▶ [Task goal]: Write out each line word for word. Drop pictures.

▶ [Data in this exercise]:
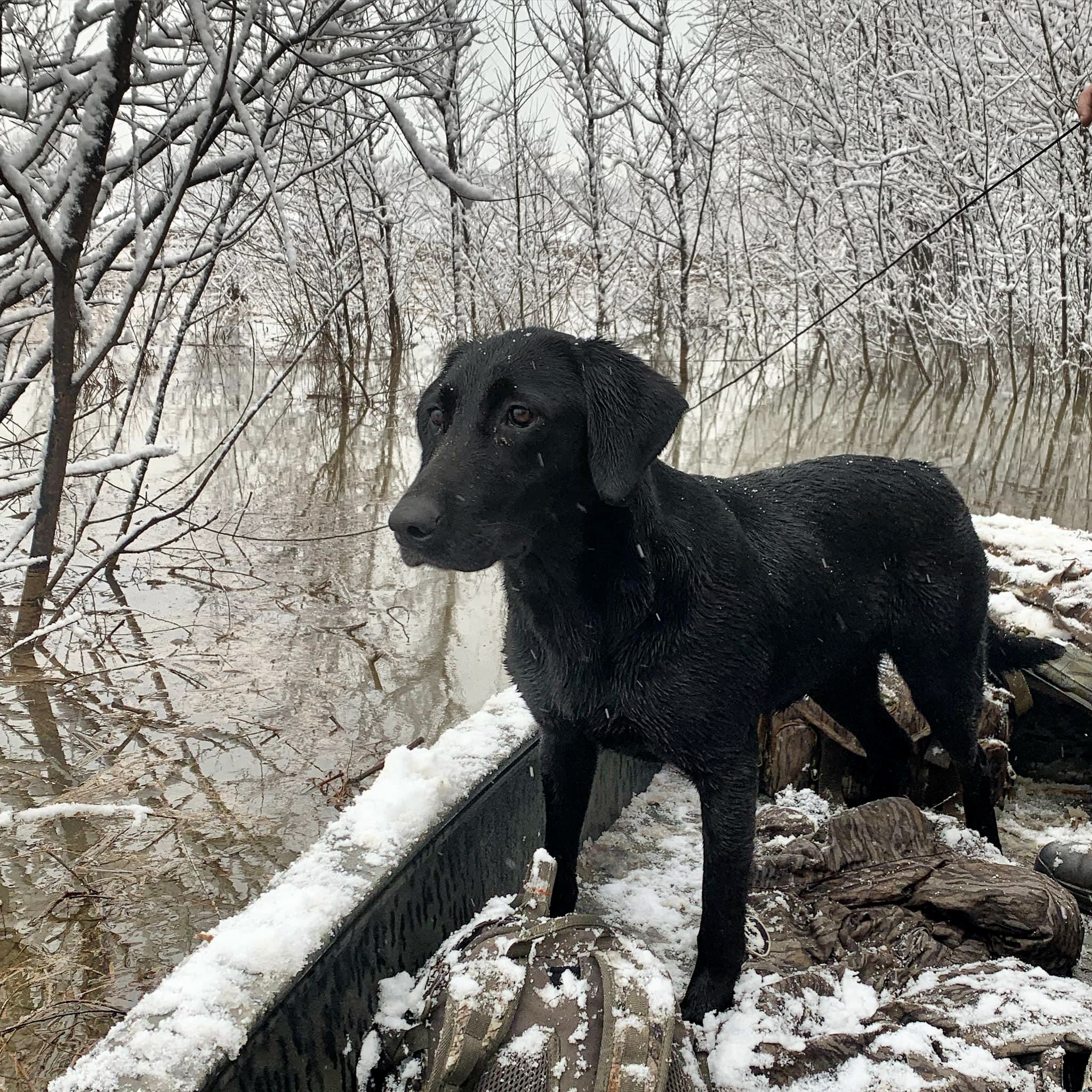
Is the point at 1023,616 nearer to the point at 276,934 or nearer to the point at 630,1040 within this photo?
the point at 630,1040

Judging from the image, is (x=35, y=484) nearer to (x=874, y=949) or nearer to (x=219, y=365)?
(x=874, y=949)

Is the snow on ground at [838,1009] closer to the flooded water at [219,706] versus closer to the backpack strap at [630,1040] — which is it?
the backpack strap at [630,1040]

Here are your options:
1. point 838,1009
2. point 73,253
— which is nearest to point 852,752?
point 838,1009

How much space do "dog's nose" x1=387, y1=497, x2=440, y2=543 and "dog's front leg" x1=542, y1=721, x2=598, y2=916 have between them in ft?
2.21

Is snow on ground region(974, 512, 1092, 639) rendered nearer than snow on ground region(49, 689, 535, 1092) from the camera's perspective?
No

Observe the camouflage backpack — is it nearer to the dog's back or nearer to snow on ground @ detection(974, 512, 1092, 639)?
the dog's back

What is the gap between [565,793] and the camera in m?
2.39

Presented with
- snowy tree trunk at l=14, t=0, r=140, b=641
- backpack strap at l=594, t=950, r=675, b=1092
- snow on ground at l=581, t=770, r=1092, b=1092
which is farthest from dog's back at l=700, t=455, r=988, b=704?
snowy tree trunk at l=14, t=0, r=140, b=641

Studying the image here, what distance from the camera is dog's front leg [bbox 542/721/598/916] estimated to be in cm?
232

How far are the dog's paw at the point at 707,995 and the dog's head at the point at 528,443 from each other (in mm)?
1157

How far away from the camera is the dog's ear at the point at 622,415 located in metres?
1.96

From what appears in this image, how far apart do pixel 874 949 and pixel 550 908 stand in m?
0.87

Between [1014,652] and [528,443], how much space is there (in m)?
2.07

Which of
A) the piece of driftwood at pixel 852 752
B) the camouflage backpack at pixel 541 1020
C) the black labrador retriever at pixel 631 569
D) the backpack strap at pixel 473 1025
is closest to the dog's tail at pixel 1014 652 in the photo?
the piece of driftwood at pixel 852 752
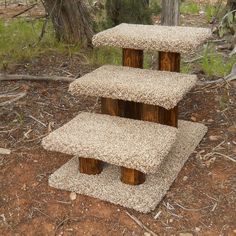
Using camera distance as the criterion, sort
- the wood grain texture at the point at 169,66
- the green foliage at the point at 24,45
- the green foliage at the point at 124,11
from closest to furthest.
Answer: the wood grain texture at the point at 169,66 < the green foliage at the point at 24,45 < the green foliage at the point at 124,11

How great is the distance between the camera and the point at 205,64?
461cm

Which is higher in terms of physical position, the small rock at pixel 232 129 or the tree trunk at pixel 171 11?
the tree trunk at pixel 171 11

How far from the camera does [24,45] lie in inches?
205

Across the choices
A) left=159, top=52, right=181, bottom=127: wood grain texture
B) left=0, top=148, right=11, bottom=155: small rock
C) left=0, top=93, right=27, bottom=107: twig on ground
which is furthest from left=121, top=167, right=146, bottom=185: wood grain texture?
left=0, top=93, right=27, bottom=107: twig on ground

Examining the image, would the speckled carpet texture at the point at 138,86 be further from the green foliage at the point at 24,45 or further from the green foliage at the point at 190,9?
the green foliage at the point at 190,9

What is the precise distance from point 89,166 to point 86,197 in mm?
207

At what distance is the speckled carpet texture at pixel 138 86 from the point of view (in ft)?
9.20

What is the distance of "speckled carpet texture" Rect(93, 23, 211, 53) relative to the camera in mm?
3088

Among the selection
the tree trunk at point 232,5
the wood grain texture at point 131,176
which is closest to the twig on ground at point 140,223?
the wood grain texture at point 131,176

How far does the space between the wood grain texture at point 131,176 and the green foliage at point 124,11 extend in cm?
453

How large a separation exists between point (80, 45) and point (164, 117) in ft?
7.57

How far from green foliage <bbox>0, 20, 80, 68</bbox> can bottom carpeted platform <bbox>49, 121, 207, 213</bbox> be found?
204cm

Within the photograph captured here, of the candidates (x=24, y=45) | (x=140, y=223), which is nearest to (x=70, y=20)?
(x=24, y=45)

▶ [Exercise result]:
Is the point at 1023,616 nearer to the point at 276,934 or nearer to the point at 630,1040 within this photo?
the point at 630,1040

Judging from the image, is (x=35, y=484) nearer to (x=874, y=949) or nearer to (x=219, y=365)?
(x=874, y=949)

Is the snow on ground at [838,1009] closer to the flooded water at [219,706] versus closer to the backpack strap at [630,1040] — which is it?
the backpack strap at [630,1040]

Here are your options:
1. point 838,1009
2. point 73,253
— which is nearest to point 852,752?
point 838,1009

How much space do "dog's nose" x1=387, y1=497, x2=440, y2=543 and "dog's front leg" x1=542, y1=721, x2=598, y2=916 have between them in ft?
2.21

Is snow on ground region(974, 512, 1092, 639) rendered nearer than snow on ground region(49, 689, 535, 1092) from the camera's perspective?
No

Observe the camouflage backpack — is it nearer to the dog's back or nearer to snow on ground @ detection(974, 512, 1092, 639)?
the dog's back

What is the gap between [565,793] and the camera in m?
2.39

Presented with
- snowy tree trunk at l=14, t=0, r=140, b=641
- backpack strap at l=594, t=950, r=675, b=1092
- snow on ground at l=581, t=770, r=1092, b=1092
which is farthest from dog's back at l=700, t=455, r=988, b=704?
snowy tree trunk at l=14, t=0, r=140, b=641

Studying the image here, what distance from the camera is dog's front leg [bbox 542/721/598/916] estimated to be in cm?
232

How far are the dog's paw at the point at 707,995 and the dog's head at the point at 528,443 from each other (in mm)?
1157

How far away from the camera is the dog's ear at the point at 622,415 located in metres?
1.96

From what appears in this image, how far apart do pixel 874 949 and pixel 550 908 stand in m?
0.87

Between [1014,652] and [528,443], how much space is there (in m)?
2.07

Which of
A) the piece of driftwood at pixel 852 752
B) the camouflage backpack at pixel 541 1020
C) the black labrador retriever at pixel 631 569
D) the backpack strap at pixel 473 1025
is closest to the dog's tail at pixel 1014 652 in the photo?
the piece of driftwood at pixel 852 752
Using camera distance as the criterion, sort
- the wood grain texture at the point at 169,66
- the green foliage at the point at 24,45
- the green foliage at the point at 124,11
from closest to furthest.
Answer: the wood grain texture at the point at 169,66 < the green foliage at the point at 24,45 < the green foliage at the point at 124,11

How great is the distance between the camera and the point at 205,64?
461cm

Which is higher in terms of physical position, the small rock at pixel 232 129 or the tree trunk at pixel 171 11?
the tree trunk at pixel 171 11

How far from the camera does [24,45] lie in inches?
205

Across the choices
A) left=159, top=52, right=181, bottom=127: wood grain texture
B) left=0, top=148, right=11, bottom=155: small rock
C) left=0, top=93, right=27, bottom=107: twig on ground
which is furthest from left=121, top=167, right=146, bottom=185: wood grain texture?
left=0, top=93, right=27, bottom=107: twig on ground

Examining the image, would the speckled carpet texture at the point at 138,86 be further from the green foliage at the point at 24,45 or further from the green foliage at the point at 190,9?
the green foliage at the point at 190,9

What is the precise distance from point 89,166 to point 86,197 in mm?
207

At what distance is the speckled carpet texture at pixel 138 86 from the point of view (in ft)?
9.20

What is the distance of "speckled carpet texture" Rect(93, 23, 211, 53) relative to the camera in mm?
3088

Among the selection
the tree trunk at point 232,5
the wood grain texture at point 131,176
which is closest to the twig on ground at point 140,223?
the wood grain texture at point 131,176

How far does the space between the wood grain texture at point 131,176 and the green foliage at point 124,11 extend in cm?
453

How large a separation exists between point (80, 45) and point (164, 117) in ft?
7.57

How far from green foliage <bbox>0, 20, 80, 68</bbox> can bottom carpeted platform <bbox>49, 121, 207, 213</bbox> be found?
204cm

Within the photograph captured here, of the candidates (x=24, y=45) | (x=140, y=223), which is nearest to (x=70, y=20)?
(x=24, y=45)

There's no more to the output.